The China Mail also publishes a very curious letter, derived ostensibly
from a Chinese source, regarding some recent proceedings of the French
in Tonquin, which it is very difficult to comprehend. We shall try to
make what can of it. When Lieutenant Garnier was at Hannoi, certain
malcontents came and offered tneir services; “Laes,” the letter calls
them, we presume Laotians, or the primitive inhabitants of the district.
When the French found it advisable to retire, the Laotians’ were left to
their own devices, and the government pressed them so much that they
rose in actual rebellion. They tried to get French assistance, but only
succeeded in obtaining a promise of French neutrality. The French,
however, were desirous of renewing relations with Annam, and succeeded
in getting a treaty signed in the beginning of last year. As an
inducement apparently to the Hué government to carry out its
stipulations, they seem to have turned round on their old allies the
Laotians. Possibly the fact is that, the latter having made themselves
masters of two provinces on the French frontier, there was a prospect of
affairs becoming unsettled with a rebellion raging next door. At all
events, the letter states that the French interfered, and nearly
exterminated the “Laes.” Hereon, another disturbing element, which too
often manages to crop up in the negotiations of the French with Eastern
nations, came to the front. We find. M. Calomer, a missionary bishop,
negotiating between the French general and the Laotians, with the object
of placing the latter under the protection of the French flag, in order
to preserve them from the attacks of the Hué government. Once more the
counsels of the latter prevailed, and the French again desert the
Laotians and send assistance to the Annamese. Hereupon, naturally,
results a cry from the Laotians. They had twice been made tools of by
the French, and promised assistance against their natural enemies, the
intrusive Annamites, and twice they had been deserted at their hour of
need. Now, it is only necessary to add that the charge is entirely ex parte. The French commandant’s version of the
matter is, doubtless, something very different, and would show that
there was little, if any, of the ill-faith practiced which is attributed
to the French. Still the latter ought to have learned, by this time,
that edged tools are dangerous. We cannot help sympathizing with M.

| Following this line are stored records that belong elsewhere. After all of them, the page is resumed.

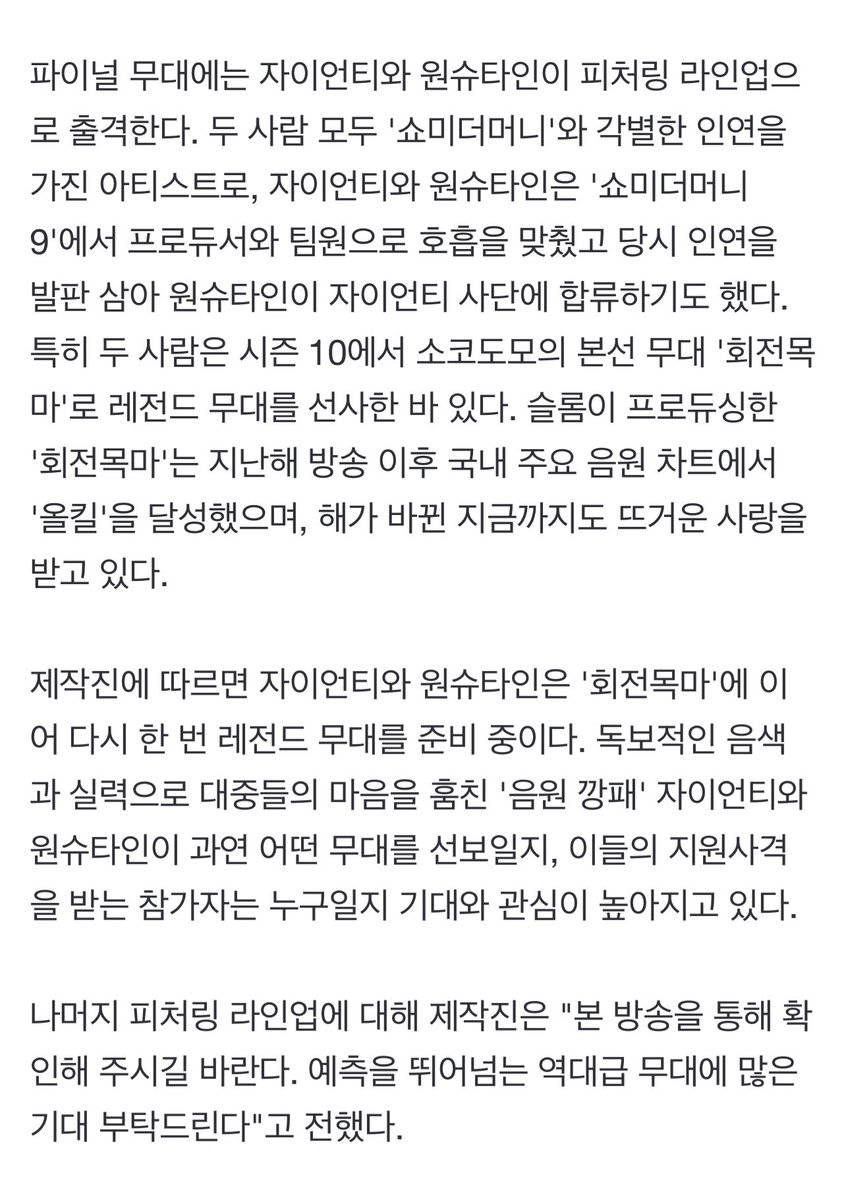 파이널 무대에는 자이언티와 원슈타인이 피처링 라인업으로 출격한다. 두 사람 모두 '쇼미더머니'와 각별한 인연을 가진 아티스트로, 자이언티와 원슈타인은 '쇼미더머니 9'에서 프로듀서와 팀원으로 호흡을 맞췄고 당시 인연을 발판 삼아 원슈타인이 자이언티 사단에 합류하기도 했다. 특히 두 사람은 시즌 10에서 소코도모의 본선 무대 '회전목마'로 레전드 무대를 선사한 바 있다. 슬롬이 프로듀싱한 '회전목마'는 지난해 방송 이후 국내 주요 음원 차트에서 '올킬'을 달성했으며, 해가 바뀐 지금까지도 뜨거운 사랑을 받고 있다.

제작진에 따르면 자이언티와 원슈타인은 '회전목마'에 이어 다시 한 번 레전드 무대를 준비 중이다. 독보적인 음색과 실력으로 대중들의 마음을 훔친 '음원 깡패' 자이언티와 원슈타인이 과연 어떤 무대를 선보일지, 이들의 지원사격을 받는 참가자는 누구일지 기대와 관심이 높아지고 있다.

나머지 피처링 라인업에 대해 제작진은 "본 방송을 통해 확인해 주시길 바란다. 예측을 뛰어넘는 역대급 무대에 많은 기대 부탁드린다"고 전했다.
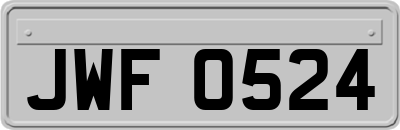 JWF 0524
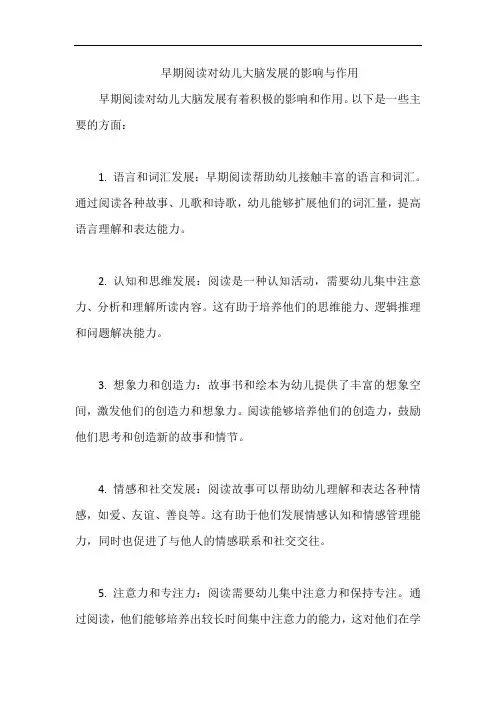 早期阅读对幼儿大脑发展的影响与作用

早期阅读对幼儿大脑发展有着积极的影响和作用。以下是一些主要的方面：

1. 语言和词汇发展：早期阅读帮助幼儿接触丰富的语言和词汇。通过阅读各种故事、儿歌和诗歌，幼儿能够扩展他们的词汇量，提高语言理解和表达能力。

2. 认知和思维发展：阅读是一种认知活动，需要幼儿集中注意力、分析和理解所读内容。这有助于培养他们的思维能力、逻辑推理和问题解决能力。

3. 想象力和创造力：故事书和绘本为幼儿提供了丰富的想象空间，激发他们的创造力和想象力。阅读能够培养他们的创造力，鼓励他们思考和创造新的故事和情节。

4. 情感和社交发展：阅读故事可以帮助幼儿理解和表达各种情感，如爱、友谊、善良等。这有助于他们发展情感认知和情感管理能力，同时也促进了与他人的情感联系和社交交往。

5. 注意力和专注力：阅读需要幼儿集中注意力和保持专注。通过阅读，他们能够培养出较长时间集中注意力的能力，这对他们在学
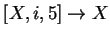 $[X, i, 5] \rightarrow X$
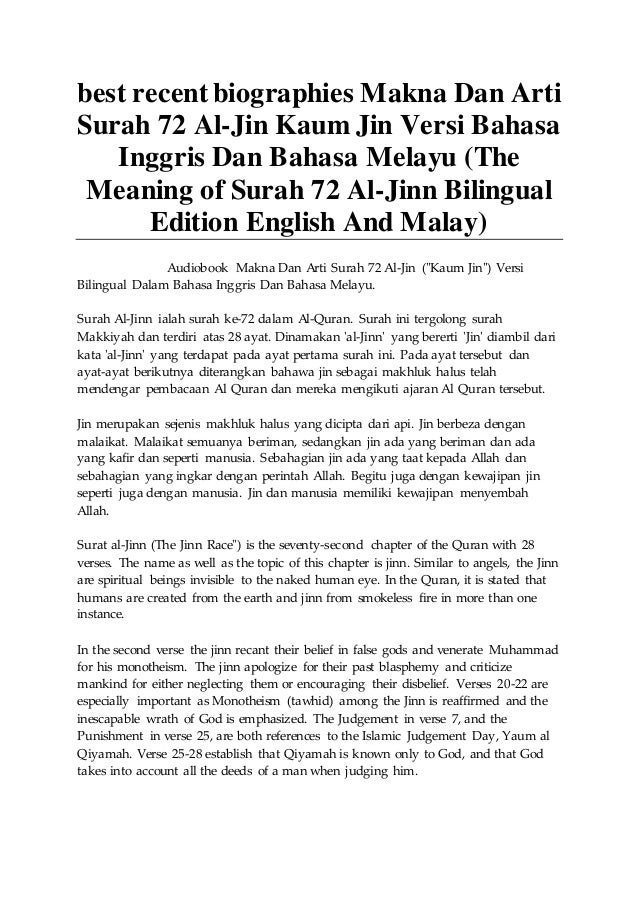 best recent biographies Makna Dan Arti Surah 72 Al-Jin Kaum Jin Versi Bahasa Inggris Dan Bahasa Melayu (The Meaning of Surah 72 Al-Jinn Bilingual Edition English And Malay)

Audiobook Makna Dan Arti Surah 72 Al-Jin ("Kaum Jin") Versi Bilingual Dalam Bahasa Inggris Dan Bahasa Melayu.

Surah Al-Jinn ialah surah ke-72 dalam Al-Quran. Surah ini tergolong surah Makkiyah dan terdiri atas 28 ayat. Dinamakan 'al-Jinn' yang bererti 'Jin' diambil dari kata 'al-Jinn' yang terdapat pada ayat pertama surah ini. Pada ayat tersebut dan ayat-ayat berikutnya diterangkan bahawa jin sebagai makhluk halus telah mendengar pembacaan Al Quran dan mereka mengikuti ajaran Al Quran tersebut.

Jin merupakan sejenis makhluk halus yang dicipta dari api. Jin berbeza dengan malaikat. Malaikat semuanya beriman, sedangkan jin ada yang beriman dan ada yang kafir dan seperti manusia. Sebahagian jin ada yang taat kepada Allah dan sebahagian yang ingkar dengan perintah Allah. Begitu juga dengan kewajipan jin seperti juga dengan manusia. Jin dan manusia memiliki kewajipan menyembah Allah.

Surat al-Jinn (The Jinn Race") is the seventy-second chapter of the Quran with 28 verses. The name as well as the topic of this chapter is jinn. Similar to angels, the Jinn are spiritual beings invisible to the naked human eye. In the Quran, it is stated that humans are created from the earth and jinn from smokeless fire in more than one instance.

In the second verse the jinn recant their belief in false gods and venerate Muhammad for his monotheism. The jinn apologize for their past blasphemy and criticize mankind for either neglecting them or encouraging their disbelief. Verses 20-22 are especially important as Monotheism (tawhid) among the Jinn is reaffirmed and the inescapable wrath of God is emphasized. The Judgement in verse 7, and the Punishment in verse 25, are both references to the Islamic Judgement Day, Yaum al Qiyamah. Verse 25-28 establish that Qiyamah is known only to God, and that God takes into account all the deeds of a man when judging him.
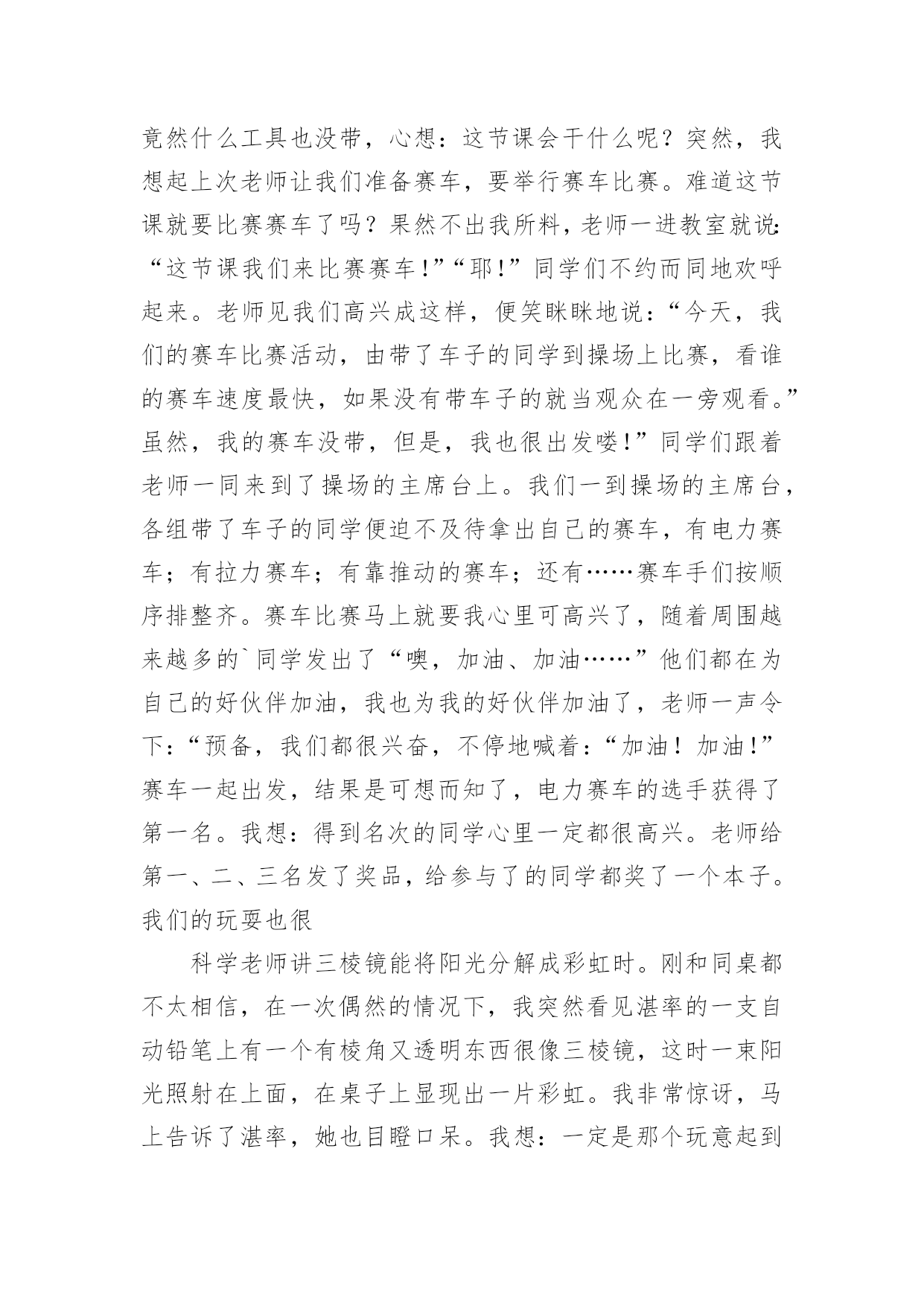 竟然什么工具也没带，心想：这节课会干什么呢？突然，我想起上次老师让我们准备赛车，要举行赛车比赛。难道这节课就要比赛赛车了吗？果然不出我所料，老师一进教室就说：“这节课我们来比赛赛车！”“耶！”同学们不约而同地欢呼起来。老师见我们高兴成这样，便笑眯眯地说：“今天，我们的赛车比赛活动，由带了车子的同学到操场上比赛，看谁的赛车速度最快，如果没有带车子的就当观众在一旁观看。”虽然，我的赛车没带，但是，我也很出发喽！”同学们跟着老师一同来到了操场的主席台上。我们一到操场的主席台，各组带了车子的同学便迫不及待拿出自己的赛车，有电力赛车；有拉力赛车；有靠推动的赛车；还有……赛车手们按顺序排整齐。赛车比赛马上就要我心里可高兴了，随着周围越来越多的`同学发出了“噢，加油、加油……”他们都在为自己的好伙伴加油，我也为我的好伙伴加油了，老师一声令下：“预备，我们都很兴奋，不停地喊着：“加油！加油！”赛车一起出发，结果是可想而知了，电力赛车的选手获得了第一名。我想：得到名次的同学心里一定都很高兴。老师给第一、二、三名发了奖品，给参与了的同学都奖了一个本子。我们的玩耍也很

科学老师讲三棱镜能将阳光分解成彩虹时。刚和同桌都不太相信，在一次偶然的情况下，我突然看见湛率的一支自动铅笔上有一个有棱角又透明东西很像三棱镜，这时一束阳光照射在上面，在桌子上显现出一片彩虹。我非常惊讶，马上告诉了湛率，她也目瞪口呆。我想：一定是那个玩意起到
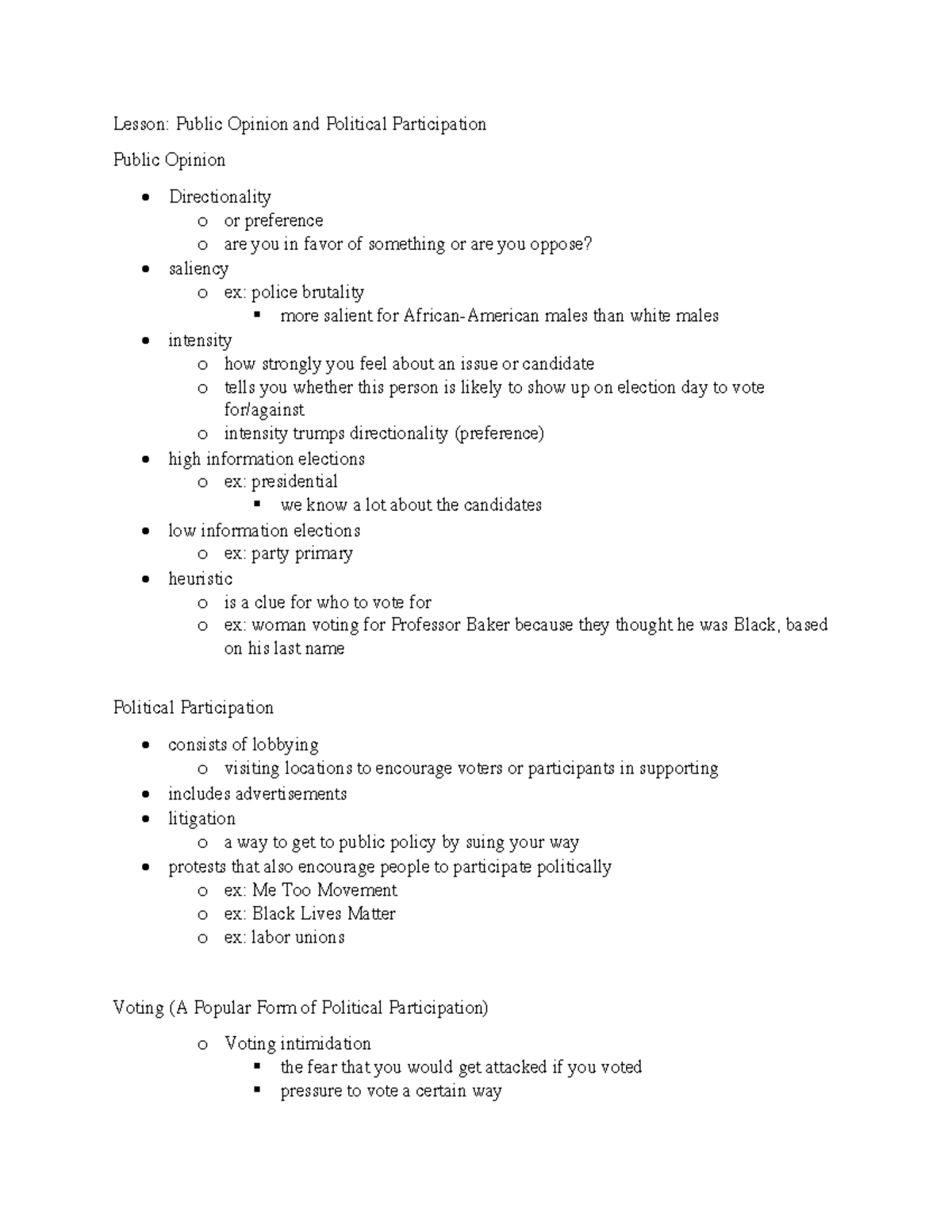 Lesson: Public Opinion and Political Participation

Public Opinion

- Directionality
  - or preference
  - are you in favor of something or are you oppose?
- saliency
  - ex: police brutality
    - more salient for African-American males than white males
- intensity
  - how strongly you feel about an issue or candidate
  - tells you whether this person is likely to show up on election day to vote for/against
  - intensity trumps directionality (preference)
- high information elections
  - ex: presidential
    - we know a lot about the candidates
- low information elections
  - ex: party primary
- heuristic
  - is a clue for who to vote for
  - ex: woman voting for Professor Baker because they thought he was Black, based on his last name

Political Participation

- consists of lobbying
  - visiting locations to encourage voters or participants in supporting
- includes advertisements
- litigation
  - a way to get to public policy by suing your way
- protests that also encourage people to participate politically
  - ex: Me Too Movement
  - ex: Black Lives Matter
  - ex: labor unions

Voting (A Popular Form of Political Participation)

- Voting intimidation
  - the fear that you would get attacked if you voted
  - pressure to vote a certain way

Calomer’s attempt to screen the Laes from the persecution overhanging
them; but a minister of the gospel is seldom in a more unsuitable
position than when playing diplomatist; and it seems tolerably evident
that in this case the French were led into an engagement which they
found impracticable, and in withdrawing from which they incurred
dislike, if not discredit. The simplest solution would be the annexation
of the entire country. Such close relations with a semi-barbaric court,
as the position of the French in Cochin-China involves, are simply
impracticable. We find the same difficulty every day in Burmah, which is
the more settled country of the two. And we cannot but think the
extension of both English and French rule to the frontiers of Yunnan
would be the simplest and best solution.